Always, Lolley wanted most of all to coach, but he was a loyal soldier who did what was asked of him and did it with dedication and enthusiasm. He never complained. He spent the past two seasons as Gus Malzahn’s director of external football relations, working with NFL scouts and high coaches.

Along the way, Lolley helped Auburn win a national championship and three Southeastern Conference championships. He sent a stream of defensive backs into the NFL, and they swear by him to this day.

Next season, Lolley will be on the field again, but it won’t be at Auburn. He will leave Auburn in June with his state retirement and coach defense for the Edmonton Eskimos of the Canadian Football League. Lolley, who sometimes seems to know everyone involved with football, gave Edmonton head coach Chris Jones his first fulltime coaching job as a North Jackson assistant.

At 59, Lolley doesn’t act like a man who is anywhere close to being done with the game.

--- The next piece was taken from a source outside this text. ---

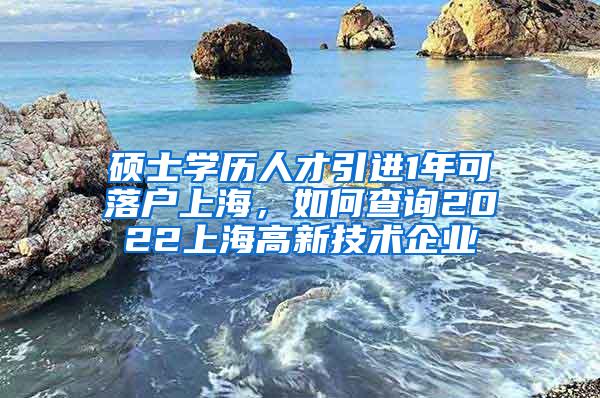 硕士学历人才引进1年可落户上海，如何查询2022上海高新技术企业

“Auburn, I can’t say enough about it,” Lolley said. “It’s been a great ride. It’s been wonderful. But I’m kind of antsy. A lot of things are bottled up inside me, and I’ve got to see some things. Auburn has been a wonderful place, but I miss coaching.

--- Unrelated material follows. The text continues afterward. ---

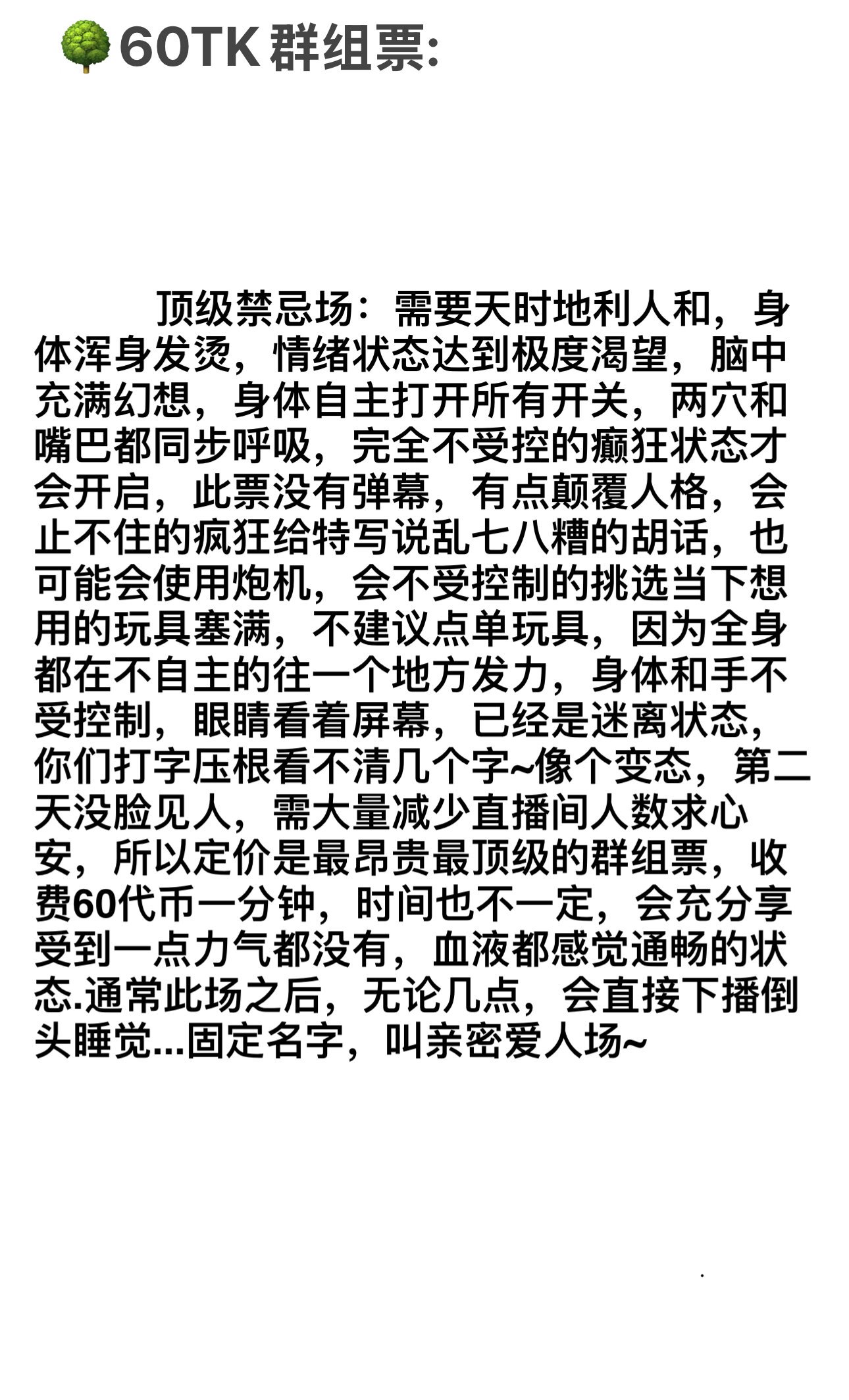 🌳60TK 群组票:

顶级禁忌场：需要天时地利人和，身体浑身发烫，情绪状态达到极度渴望，脑中充满幻想，身体自主打开所有开关，两穴和嘴巴都同步呼吸，完全不受控的癫狂状态才会开启，此票没有弹幕，有点颠覆人格，会止不住的疯狂给特写说乱七八糟的胡话，也可能会使用炮机，会不受控制的挑选当下想用的玩具塞满，不建议点单玩具，因为全身都在不自主的往一个地方发力，身体和手不受控制，眼睛看着屏幕，已经是迷离状态，你们打字压根看不清几个字~像个变态，第二天没脸见人，需大量减少直播间人数求心安，所以定价是最昂贵最顶级的群组票，收费60代币一分钟，时间也不一定，会充分享受到一点力气都没有，血液都感觉通畅的状态.通常此场之后，无论几点，会直接下播倒头睡觉...固定名字，叫亲密爱人场~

“The job I’ve had the last year or two has been a blessing. I’ve really enjoyed it and could do it forever, but I want to be up there with the guys challenging and doing things.”

For sure, it will be a different kind of challenge.

Instead of 11 players on the field, there are 12 in the CFL. Six players can be in motion at the same time and can run toward the line of scrimmage before the ball is snapped. There are only three downs.

“When I talk to people about defense, all it is is solving puzzle,” Lolley said. “… It’s a new puzzle to me. It’s been real intriguing for me to look at it.”

If you listen to Lolley for long, he’ll be talk about the days of his youth when he learned the toughness and the work ethic that have served him well. His stories are endless. But always, the conversation turns to football. When he talks football, he talks pressure and man-to-man defense. And he is  passionate.

“They say playing man-to-man is going to be very difficult because of all the motion,” Lolley said. “I say hogwash. You can solve any puzzle if you know what you are doing. We are going to play a little bit of everything, but we are basically going to be a pressure, man-to-man type team.”

Jones played high school football in South Pittsburgh, Tenn., just over the Alabama line, and in college at Chattanooga. Lolley hired him at North Jackson, helped him become a graduate assistant on Mike DuBose’s first staff at Alabama and an assistant coach at what is now West Alabama.

Jones called Lolley as Auburn was preparing folast season's Southeastern Conference Championship Game. He wanted Lolley on his staff badly enough that he said, if necessary, he would even wait a year to fill the position. Finally, Lolley decided he would leave his roots and move north to do what he loves most to do.

Former defensive back T’Sharvan Bell, who finished his Auburn career in 2012, loved to talk about “Coach Lolley’s country sayings.” He could even do a nifty Lolley impersonation. But Bell, like so many others, respected Lolley as a coach and as a man who exuded toughness but loved the young men who played the game.

“Best coach I’ve ever been around,” Bell said. “No question about it.”

Now Lolley will move on to coach a different kind of football in a different country. But his beliefs in what wins and his passion for the game won’t change. He’ll be on the field again, teaching lessons of pass defense, tackling and toughness.

And, really, that’s where Phillip Lolley belongs.